Raymond said:
Thank you very much for your response. Are you able to explain in
layman terms what the difference in cache size means? I saw that the
T7300 is 4MB and the T7250 is 2MB, but I don't understand what it means.
Thanks again.
Cache is temporary, very high speed memory, that keeps a copy
of recently used instructions or data. If the instructions or
data that are needed, are in the cache, then a trip to the much
slower DDR2 DRAM in the computer, is not needed. When the cache
is present, perhaps for every 10 accesses the processor wants
to make, 9 of them are answered by a cache inside the processor.
The system memory might only need to be accessed 1 time out of
the 10 total attempts. (Numbers were just made up - there used to
be an entire book in my company's library, with examples of
real numbers for caches of different size and associativity.)
In practical terms, a larger cache improves performance by a
small amount. For AMD processors, perhaps the difference between
512KB and 1MB of cache, might be 200MHz equivalent extra core speed.

# EXERCISE DATA

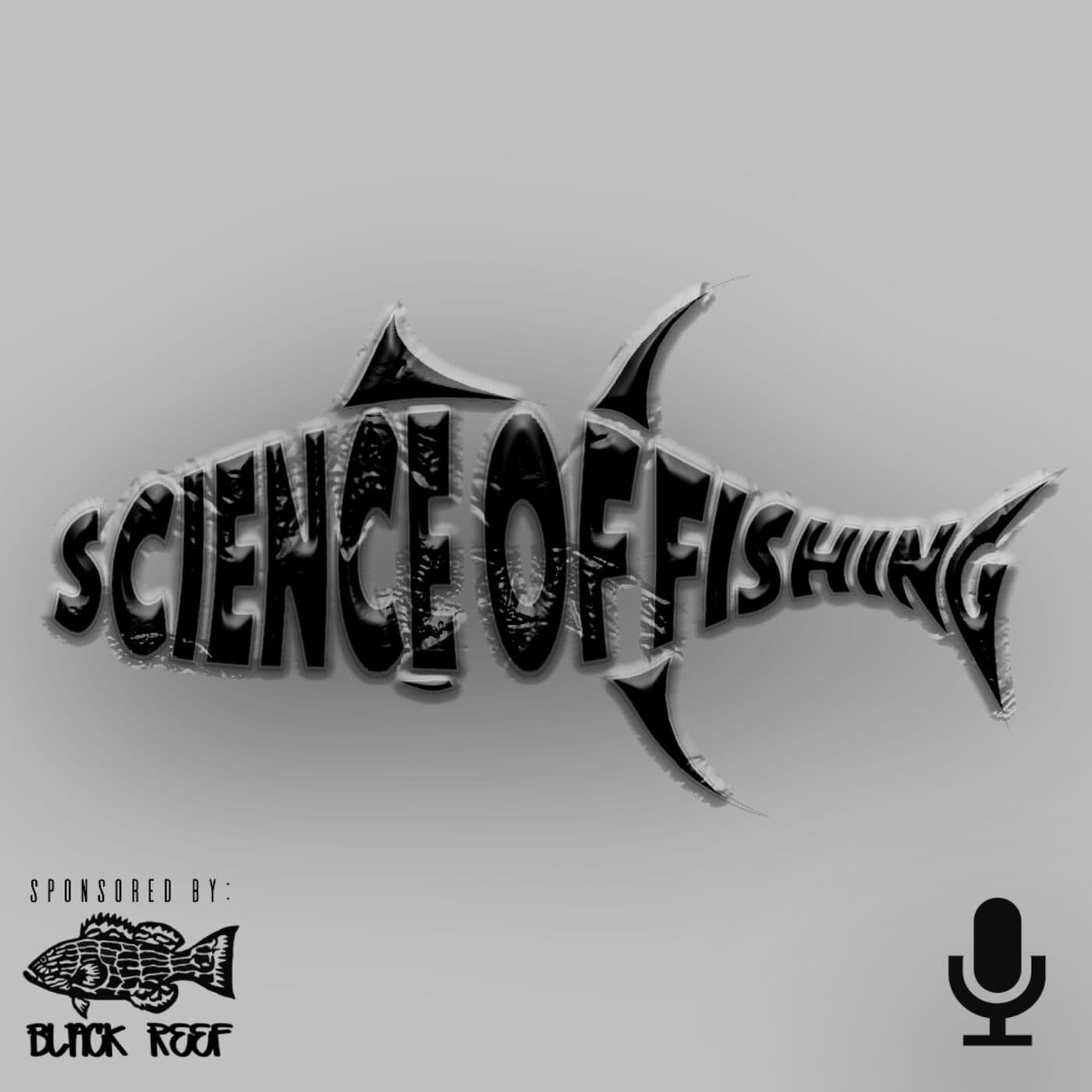 Science of Fishing - Podcasts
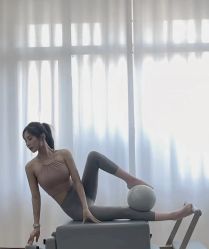 -馨媛瑜伽普拉提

# JOB
Answer these about the forum thread on cache size:
1. What cache size is given for the T7250?
2. In the made-up example, how many of every 10 accesses are answered by the cache inside the processor?
3. For AMD processors, what equivalent extra core speed might the difference between 512KB and 1MB of cache amount to?

# EXERCISE RESPONSE
1. 2MB
2. 9
3. Perhaps 200MHz